Output everything in the forum post below from "Predict function for" down to "tf = dpObj.processPhrase(phraseDataframe)", reproduced word for word.

» Given passage
####################
Hi all,
I am trying to use spark environment in predict function of ML engine for
text analysis. It extends P2LAlgorithm algorithm. System works on
standalone cluster.
Predict function for new query is as below :
> override def predict(model: NaiveBayesModel, query: Query):
> PredictedResult = {
> val sc_new = SparkContext.getOrCreate()
> val sqlContext = SQLContext.getOrCreate(sc_new)
> val phraseDataframe = sqlContext.createDataFrame(Seq(query)).toDF("text")
> val dpObj = new DataPreparator
> val tf = dpObj.processPhrase(phraseDataframe)
tf.show()
val labeledpoints = tf.map(row => row.getAs[Vector]("rowFeatures"))
> val predictedResult = model.predict(labeledpoints)
> *return *predictedResult
it trains properly in pio train and while deploying as well it predicts
results properly for single query.
####################
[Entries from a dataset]
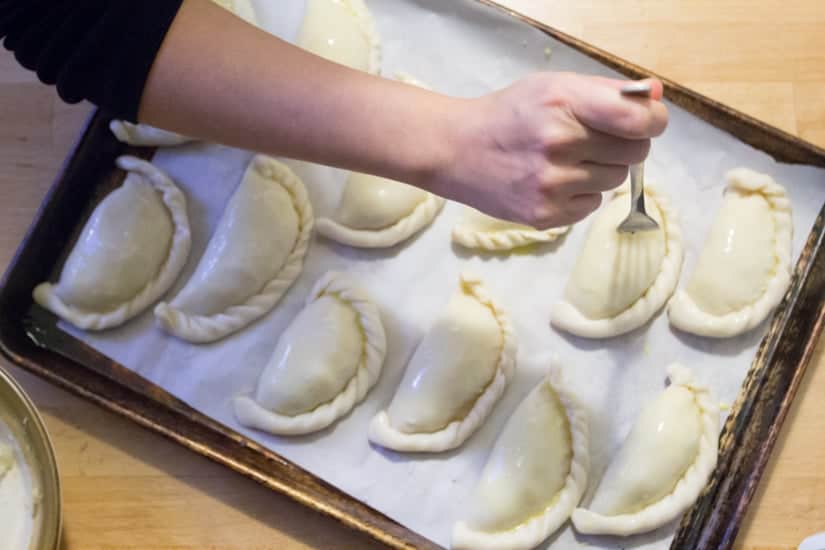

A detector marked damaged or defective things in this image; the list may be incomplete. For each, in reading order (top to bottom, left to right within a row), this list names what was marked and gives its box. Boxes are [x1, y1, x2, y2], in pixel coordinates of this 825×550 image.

rusted tray edge [480, 0, 824, 168]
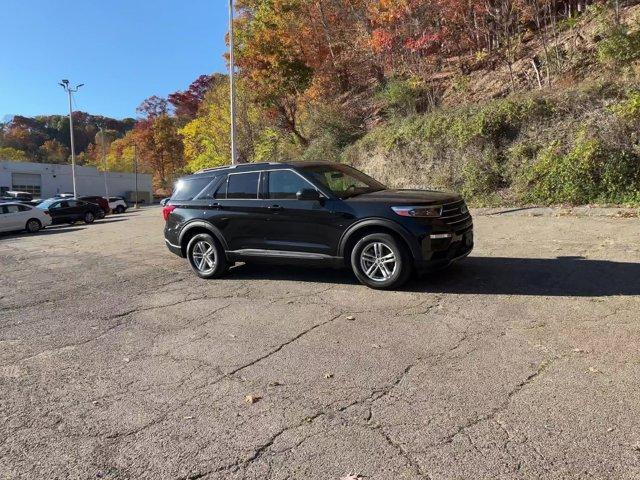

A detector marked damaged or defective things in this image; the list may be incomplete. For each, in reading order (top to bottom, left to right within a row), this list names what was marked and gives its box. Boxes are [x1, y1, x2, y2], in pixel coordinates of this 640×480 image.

cracked pavement [1, 207, 640, 480]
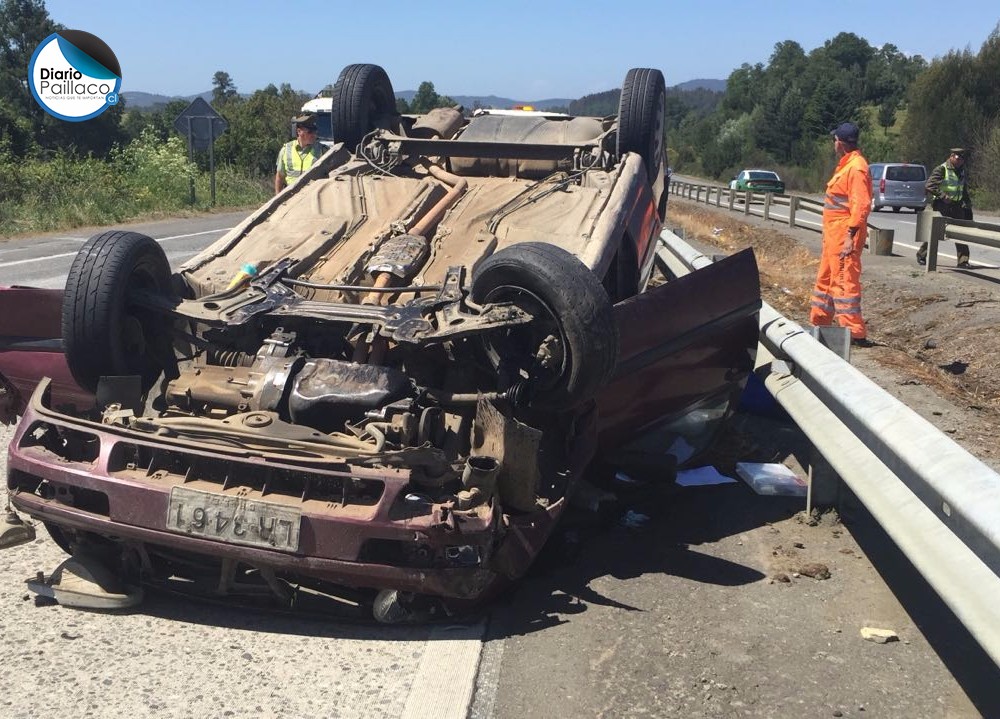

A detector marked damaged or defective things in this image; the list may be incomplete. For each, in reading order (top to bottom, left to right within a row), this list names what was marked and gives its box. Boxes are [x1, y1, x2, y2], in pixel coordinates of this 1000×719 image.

overturned vehicle [0, 64, 760, 620]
####################
» Complete answer
Predict function for new query is as below :
> override def predict(model: NaiveBayesModel, query: Query):
> PredictedResult = {
> val sc_new = SparkContext.getOrCreate()
> val sqlContext = SQLContext.getOrCreate(sc_new)
> val phraseDataframe = sqlContext.createDataFrame(Seq(query)).toDF("text")
> val dpObj = new DataPreparator
> val tf = dpObj.processPhrase(phraseDataframe)